「…………」
「地球の食べ物って美味しいんだねリト!」
「…………」
「リト?」
「…………何でもない」
「リト。しじみの味噌汁何かまずかった?」
「いや。食欲が無いだけだ。ご馳走様」
そう言ってリトは自室に籠る。
「また、厄介なことになったな」
リトは一人ごちる。
話はザスティンが持って来た話まで遡る。
「ザスティン。話とはなんだ」
リトはザスティンから話を聞いた。
最後まで黙って聞いたリトは口を開く。
「ザスティン。一つ言わせてもらう」
「なんだ?」
「誰も救わないなら俺が救う。邪魔する奴は俺が殺る!」
リトが聞いた話は頭を抱える話だった。
要約すると、ララを守り切れなかった時、地球は消滅する。
王というのは無茶を言うものらしい。
リトは最悪王を殺す複数のプランを考えていた。
まずは暗殺である。
これは千里眼で位置さえ分かれば可能だ。
リトには足音も気配もない。
確実に背後を取れ、アキレス腱を切断。
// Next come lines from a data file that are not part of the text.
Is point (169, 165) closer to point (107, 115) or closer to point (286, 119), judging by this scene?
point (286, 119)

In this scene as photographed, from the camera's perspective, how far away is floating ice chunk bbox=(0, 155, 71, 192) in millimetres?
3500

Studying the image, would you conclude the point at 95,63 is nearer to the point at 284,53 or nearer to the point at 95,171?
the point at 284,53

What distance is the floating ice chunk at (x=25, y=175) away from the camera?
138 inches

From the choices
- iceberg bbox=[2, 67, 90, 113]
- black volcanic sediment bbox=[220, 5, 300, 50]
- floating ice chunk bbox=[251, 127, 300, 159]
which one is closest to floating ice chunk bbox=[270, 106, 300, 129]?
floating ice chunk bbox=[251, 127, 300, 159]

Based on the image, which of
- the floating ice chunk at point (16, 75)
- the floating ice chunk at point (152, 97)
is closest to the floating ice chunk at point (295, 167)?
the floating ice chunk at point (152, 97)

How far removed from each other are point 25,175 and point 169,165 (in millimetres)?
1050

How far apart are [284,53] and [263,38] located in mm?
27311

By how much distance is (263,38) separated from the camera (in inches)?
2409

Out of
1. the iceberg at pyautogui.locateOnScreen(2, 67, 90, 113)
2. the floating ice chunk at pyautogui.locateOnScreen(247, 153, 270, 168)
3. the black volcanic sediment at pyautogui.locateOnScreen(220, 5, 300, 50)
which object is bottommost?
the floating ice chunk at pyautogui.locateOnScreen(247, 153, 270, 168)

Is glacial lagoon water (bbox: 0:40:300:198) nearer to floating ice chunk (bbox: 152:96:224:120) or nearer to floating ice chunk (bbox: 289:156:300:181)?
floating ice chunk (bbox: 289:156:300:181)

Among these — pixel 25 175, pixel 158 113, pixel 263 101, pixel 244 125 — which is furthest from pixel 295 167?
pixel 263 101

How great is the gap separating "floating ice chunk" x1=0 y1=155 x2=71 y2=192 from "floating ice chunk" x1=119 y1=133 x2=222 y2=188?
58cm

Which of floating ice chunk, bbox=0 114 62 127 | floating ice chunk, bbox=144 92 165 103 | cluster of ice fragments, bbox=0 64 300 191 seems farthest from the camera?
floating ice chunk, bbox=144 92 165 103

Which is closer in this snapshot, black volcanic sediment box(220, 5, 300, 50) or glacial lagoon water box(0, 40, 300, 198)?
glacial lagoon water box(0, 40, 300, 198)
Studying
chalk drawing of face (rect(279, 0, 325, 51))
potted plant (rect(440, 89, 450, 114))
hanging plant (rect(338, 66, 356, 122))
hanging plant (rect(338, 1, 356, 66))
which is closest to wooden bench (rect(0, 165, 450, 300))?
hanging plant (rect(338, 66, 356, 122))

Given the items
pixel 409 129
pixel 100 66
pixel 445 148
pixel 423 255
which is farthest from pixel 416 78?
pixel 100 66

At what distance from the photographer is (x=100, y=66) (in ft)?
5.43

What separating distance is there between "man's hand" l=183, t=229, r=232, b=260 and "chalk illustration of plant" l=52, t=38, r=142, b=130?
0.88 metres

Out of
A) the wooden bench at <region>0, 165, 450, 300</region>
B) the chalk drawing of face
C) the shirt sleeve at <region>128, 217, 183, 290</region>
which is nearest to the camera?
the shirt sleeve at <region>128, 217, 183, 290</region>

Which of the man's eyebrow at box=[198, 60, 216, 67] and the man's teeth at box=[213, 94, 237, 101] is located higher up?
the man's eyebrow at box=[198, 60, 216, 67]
そして首を取る。
正面からでも相対できる。約束された勝利の剣、
破壊神の手翳、天地乖離す開闢の星etc。
これらの宝具であれば対抗可能だ。
地球へのダメージも深刻だろうが、そこまで気にしている余裕はない。
…………何を考えているんだろうな。
リトは自嘲気味に笑った。
リトがそう思っているとドアがノックされた。
「リト、いいかな?」
「ララか? いいぞ」
ララがリトの部屋に入ってくる。
「リト……」
「どうしたララ?」
「リト何悩んでいるの?」
「別に何も……」
「嘘。家に帰ってから様子がおかしいよ?」
「……ザスティンから言われたことを話そうか」
リトはザスティンとの会話の一部始終を話した。
「……まあ、そういうわけだ」
「そんな! パパ勝手過ぎ!」
「怒らなくていい。もしもの時はララの父親を殺すと決めてるしな」
「え?」
「俺なら殺せる。……でもなララは嫌だろう?」
「…………」
「俺は誰も救わないなら俺が救う。邪魔する奴は俺が殺る」
「リト…………」
「他の婚約者が邪魔するなら殺すまでだ」
「そんな…………!?」
「俺は戦闘には加減が効かない。これは絶対譲れない」
「…………リトは覚悟を決めたんだね」
「ああ。これが咎だとしてもな」
リトは悲しい笑顔を見せた。
これならば退屈に飼い殺された方が良かった。
だが、決めたことだ。ただ力を振るうのみ。
ララはリトに抱きついた。
「ララ……?」
「…………リトが覚悟をもって決めたのなら反対しないよ。
でも、辛くなったら私を頼って」
「…………ああ」
「~~♪」
「?。何この曲?」
「マザーグース。My Fair Lady~♪」
綺麗な月が空に浮かんでいた。
翌日
リトは体育でサッカーをしていた。
リトは自身に引きつけつつ、ボールを味方へ供給する。
「くそ! やっぱリトうめえ!」
「ボールが取れそうで取れない!」
「囲め! 囲め!」
こんな感じでサッカーが行われた。
お昼
「リト! お弁当食べよ!
蜜柑が私の分も作ってくれたんだ!」
「……っと。まあいいか」
リト達は弁当を食べ始めた。
プルルルル。
その時電子音がした。
リトはそれを取り出す。
「リト。それは何?」
「スマートフォンだ」
「スマートフォン?」
「簡単に言うと小型パソコンに電話機能を組み込んだものだ。
俺が作って近々発売予定だよ」
そう言ってリトは電話に出る。
「…やあ結城リト君」
「その声佐清か。何の用だ?」
「デビルーク星の姫のことで話がある。
もし断ったら同じクラスの女が一人大変なことになるかもねえ」
「場所を言え」
リトは言われた場所へ向かった。